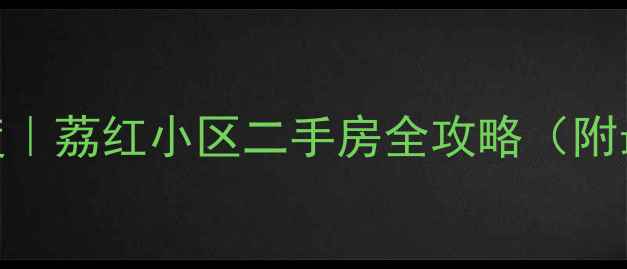 图片 🏠萝岗区宝藏小区深度｜荔红小区二手房全攻略（附最新房价+学区优势）2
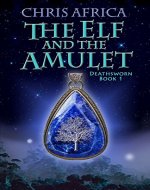 The Elf and the Amulet (Deathsworn) - Book Cover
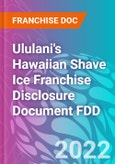 Ululani's Hawaiian Shave Ice Franchise Disclosure Document FDD- Product Image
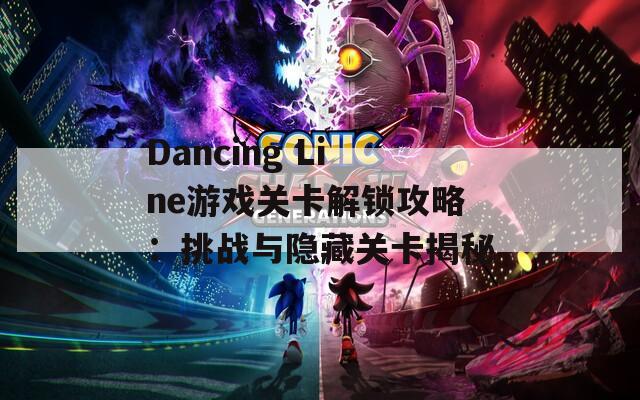 Dancing Line游戏关卡解锁攻略：挑战与隐藏关卡揭秘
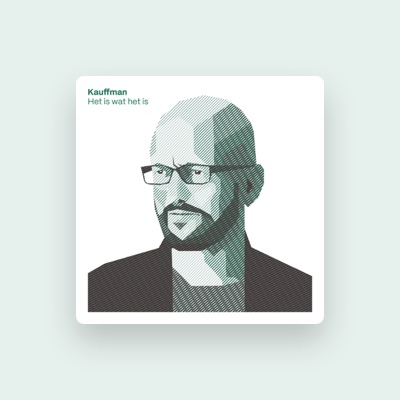 Listen to KAUFFMAN, watch music videos, read bio, see tour dates & more!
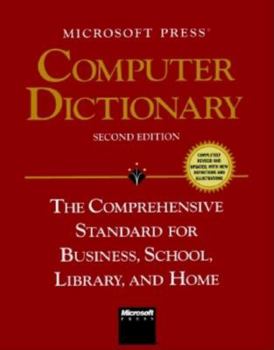 Paperback Microsoft Press Computer Dictionary: The Comprehensive Standard for Business, School, Library, and Home Book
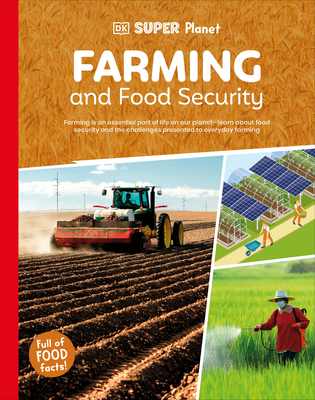 DK Super Planet Farming and Food Security - DK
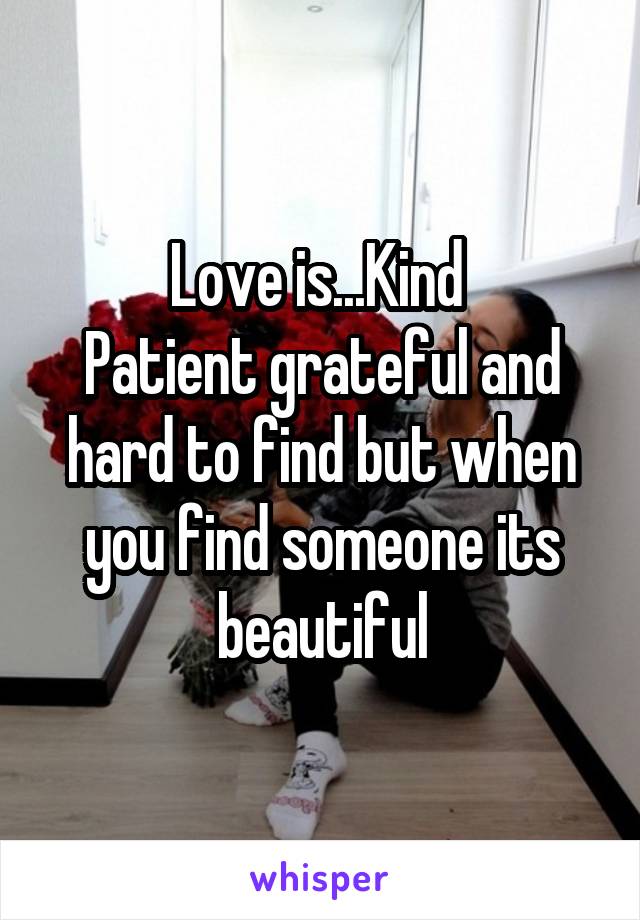 Love is...Kind 
Patient grateful and hard to find but when you find someone its beautiful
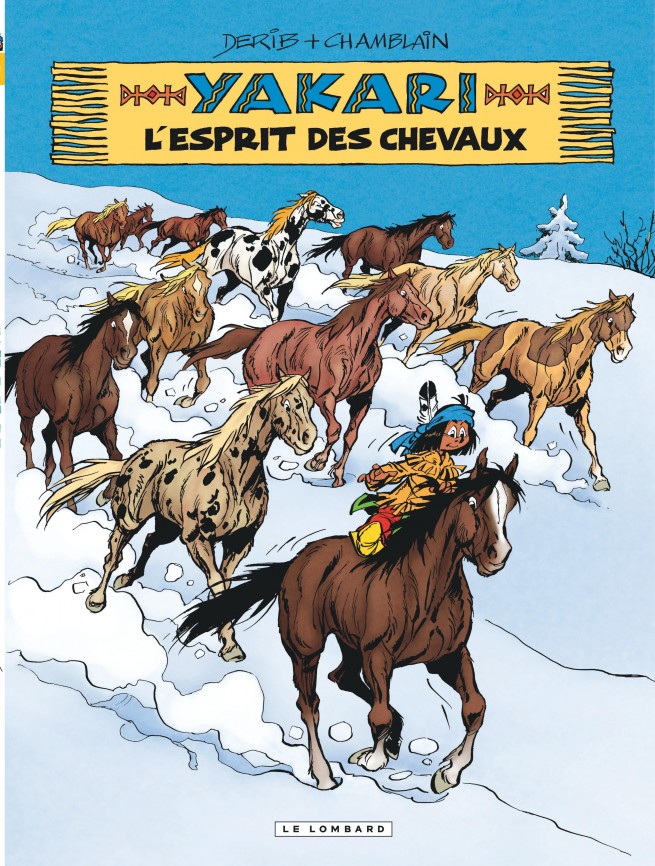 Yakari Tome 40 Lesprit Des Chevaux éditions Le Lombard -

» **INSTRUCTIONS TO FOLLOW**
Copy each of the lines above word for word, without the pictures.

» **RESULT**
 图片 🏠萝岗区宝藏小区深度｜荔红小区二手房全攻略（附最新房价+学区优势）2
 The Elf and the Amulet (Deathsworn) - Book Cover
 Ululani's Hawaiian Shave Ice Franchise Disclosure Document FDD- Product Image
 Dancing Line游戏关卡解锁攻略：挑战与隐藏关卡揭秘
 Listen to KAUFFMAN, watch music videos, read bio, see tour dates & more!
 Paperback Microsoft Press Computer Dictionary: The Comprehensive Standard for Business, School, Library, and Home Book
 DK Super Planet Farming and Food Security - DK
 Love is...Kind 
Patient grateful and hard to find but when you find someone its beautiful
 Yakari Tome 40 Lesprit Des Chevaux éditions Le Lombard -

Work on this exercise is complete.